> Extrait du document:
El Ghibli - rivista online di letteratura della migrazione

عربية / english / español / français

Saint-Augustin noir- Intervention à la présentation de el ghibli à Milan le 21 février 2005

Dario Fo

Je voudrais vraiment que ce soir il y ait parmi nous quelques représentants de la sous-culture et de la sous-politique lombarde. Ceux qui nous mettent mal à l'aise, qui n'ont pas l'inspiration, comme on dit en poésie, mais on peut dire un minimum d'intelligence et d'acte culturel pour comprendre l'importance d'accueillir et d'embrasser la présence d'étrangers, comme on dirait à Milan "externes", non pas dans le mauvais sens du mot, mais au contraire affectueusement.

> Données du corpus:

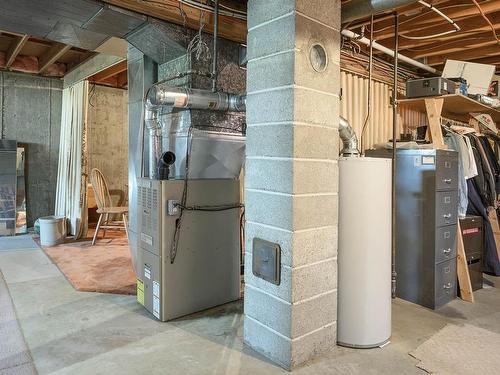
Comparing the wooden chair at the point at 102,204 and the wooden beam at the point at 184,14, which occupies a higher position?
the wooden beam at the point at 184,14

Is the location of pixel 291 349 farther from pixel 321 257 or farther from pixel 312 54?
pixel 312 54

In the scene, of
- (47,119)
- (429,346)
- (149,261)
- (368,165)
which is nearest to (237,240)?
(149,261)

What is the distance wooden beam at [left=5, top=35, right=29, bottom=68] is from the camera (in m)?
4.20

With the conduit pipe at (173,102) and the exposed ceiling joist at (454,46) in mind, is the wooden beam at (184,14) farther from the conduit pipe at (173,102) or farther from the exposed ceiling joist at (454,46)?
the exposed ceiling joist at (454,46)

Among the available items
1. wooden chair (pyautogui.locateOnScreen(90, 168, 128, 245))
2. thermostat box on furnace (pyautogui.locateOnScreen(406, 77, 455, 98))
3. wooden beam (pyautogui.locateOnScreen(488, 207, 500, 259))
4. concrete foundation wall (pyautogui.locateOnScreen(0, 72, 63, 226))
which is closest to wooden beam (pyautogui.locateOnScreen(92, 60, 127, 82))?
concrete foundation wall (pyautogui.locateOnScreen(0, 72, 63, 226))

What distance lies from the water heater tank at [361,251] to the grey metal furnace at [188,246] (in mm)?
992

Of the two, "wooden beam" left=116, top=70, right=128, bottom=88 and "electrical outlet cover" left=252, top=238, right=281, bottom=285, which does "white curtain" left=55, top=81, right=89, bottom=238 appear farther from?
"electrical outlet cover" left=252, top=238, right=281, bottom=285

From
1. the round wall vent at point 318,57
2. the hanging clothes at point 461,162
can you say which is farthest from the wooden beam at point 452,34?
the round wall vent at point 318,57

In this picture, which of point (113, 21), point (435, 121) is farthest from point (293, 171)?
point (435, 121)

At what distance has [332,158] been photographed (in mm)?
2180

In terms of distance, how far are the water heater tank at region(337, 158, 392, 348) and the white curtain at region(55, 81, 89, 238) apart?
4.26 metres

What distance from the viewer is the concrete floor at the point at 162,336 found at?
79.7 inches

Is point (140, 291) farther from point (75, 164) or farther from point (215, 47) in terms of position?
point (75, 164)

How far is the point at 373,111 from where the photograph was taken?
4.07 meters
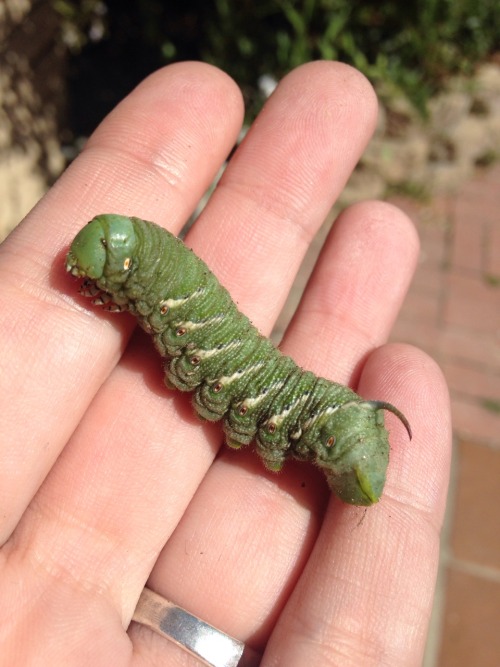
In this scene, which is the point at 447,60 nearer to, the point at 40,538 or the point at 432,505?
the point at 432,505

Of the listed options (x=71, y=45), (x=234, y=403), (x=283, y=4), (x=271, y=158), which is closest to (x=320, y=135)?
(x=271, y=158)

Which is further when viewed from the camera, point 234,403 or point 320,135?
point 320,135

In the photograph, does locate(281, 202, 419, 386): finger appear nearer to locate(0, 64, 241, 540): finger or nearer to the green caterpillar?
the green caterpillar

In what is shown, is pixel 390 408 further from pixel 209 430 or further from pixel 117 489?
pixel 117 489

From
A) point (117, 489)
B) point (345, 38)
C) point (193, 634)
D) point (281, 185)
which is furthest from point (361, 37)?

---

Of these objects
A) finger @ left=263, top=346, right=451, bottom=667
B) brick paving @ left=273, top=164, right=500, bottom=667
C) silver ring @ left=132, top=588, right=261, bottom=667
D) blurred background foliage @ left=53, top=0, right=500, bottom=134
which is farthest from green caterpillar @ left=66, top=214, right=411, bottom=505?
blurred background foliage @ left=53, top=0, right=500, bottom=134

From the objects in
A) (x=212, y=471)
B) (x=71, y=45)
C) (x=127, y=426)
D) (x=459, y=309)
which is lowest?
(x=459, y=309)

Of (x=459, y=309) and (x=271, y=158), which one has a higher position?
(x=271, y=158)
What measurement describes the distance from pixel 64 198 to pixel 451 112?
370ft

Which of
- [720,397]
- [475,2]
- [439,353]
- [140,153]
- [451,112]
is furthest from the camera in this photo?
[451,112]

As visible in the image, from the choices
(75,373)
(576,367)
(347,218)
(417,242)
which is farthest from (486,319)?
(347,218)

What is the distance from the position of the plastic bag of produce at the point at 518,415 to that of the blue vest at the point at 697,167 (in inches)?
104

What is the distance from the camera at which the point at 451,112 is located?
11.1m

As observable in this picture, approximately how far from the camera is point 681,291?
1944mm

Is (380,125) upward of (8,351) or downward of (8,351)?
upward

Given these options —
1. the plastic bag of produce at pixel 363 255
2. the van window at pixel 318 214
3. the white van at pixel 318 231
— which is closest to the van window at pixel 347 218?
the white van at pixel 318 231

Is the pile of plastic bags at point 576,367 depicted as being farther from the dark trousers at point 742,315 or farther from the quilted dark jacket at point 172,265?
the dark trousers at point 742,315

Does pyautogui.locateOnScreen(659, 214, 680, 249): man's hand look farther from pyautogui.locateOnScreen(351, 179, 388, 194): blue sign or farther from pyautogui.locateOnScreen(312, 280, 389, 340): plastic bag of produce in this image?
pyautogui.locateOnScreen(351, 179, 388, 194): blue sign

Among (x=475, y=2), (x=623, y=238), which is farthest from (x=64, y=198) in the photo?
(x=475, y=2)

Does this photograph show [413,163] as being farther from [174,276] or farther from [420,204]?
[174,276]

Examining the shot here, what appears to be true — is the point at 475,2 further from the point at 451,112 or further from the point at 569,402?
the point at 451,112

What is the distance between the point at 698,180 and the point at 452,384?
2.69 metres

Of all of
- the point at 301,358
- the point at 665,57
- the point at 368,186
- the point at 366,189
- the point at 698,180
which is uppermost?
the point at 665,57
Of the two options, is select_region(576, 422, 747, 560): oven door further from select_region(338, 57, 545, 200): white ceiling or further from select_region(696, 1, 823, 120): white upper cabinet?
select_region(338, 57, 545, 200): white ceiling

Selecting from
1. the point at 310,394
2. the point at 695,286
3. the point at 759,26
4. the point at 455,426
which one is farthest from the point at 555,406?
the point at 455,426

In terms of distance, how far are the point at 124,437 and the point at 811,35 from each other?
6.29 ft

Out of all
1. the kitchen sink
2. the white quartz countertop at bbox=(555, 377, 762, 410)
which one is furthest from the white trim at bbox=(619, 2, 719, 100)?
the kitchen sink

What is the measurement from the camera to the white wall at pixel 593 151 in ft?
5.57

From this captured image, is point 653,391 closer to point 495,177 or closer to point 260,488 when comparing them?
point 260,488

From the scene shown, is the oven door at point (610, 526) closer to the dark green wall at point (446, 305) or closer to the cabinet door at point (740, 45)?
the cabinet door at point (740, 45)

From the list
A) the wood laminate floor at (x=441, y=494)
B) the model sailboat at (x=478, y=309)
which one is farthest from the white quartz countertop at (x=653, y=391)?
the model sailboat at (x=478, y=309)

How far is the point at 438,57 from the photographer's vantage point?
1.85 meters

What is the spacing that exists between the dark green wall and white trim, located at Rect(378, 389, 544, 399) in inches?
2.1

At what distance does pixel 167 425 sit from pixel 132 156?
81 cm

> Consigne: Recopiez sans modification le passage de l'intervention sur el ghibli qui va de « Saint-Augustin noir- Intervention » jusqu'à « au contraire affectueusement. ».

> Résultat attendu:
Saint-Augustin noir- Intervention à la présentation de el ghibli à Milan le 21 février 2005

Dario Fo

Je voudrais vraiment que ce soir il y ait parmi nous quelques représentants de la sous-culture et de la sous-politique lombarde. Ceux qui nous mettent mal à l'aise, qui n'ont pas l'inspiration, comme on dit en poésie, mais on peut dire un minimum d'intelligence et d'acte culturel pour comprendre l'importance d'accueillir et d'embrasser la présence d'étrangers, comme on dirait à Milan "externes", non pas dans le mauvais sens du mot, mais au contraire affectueusement.